Given task:
Pick out every line in the material below that contains the string "point", and treat uppercase and lowercase as different.

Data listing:
+++++

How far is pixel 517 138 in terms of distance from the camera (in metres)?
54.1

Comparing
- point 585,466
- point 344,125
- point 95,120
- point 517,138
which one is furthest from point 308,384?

+++++

Answer below:
- point 585,466
- point 344,125
- point 95,120
- point 517,138
which one is furthest from point 308,384?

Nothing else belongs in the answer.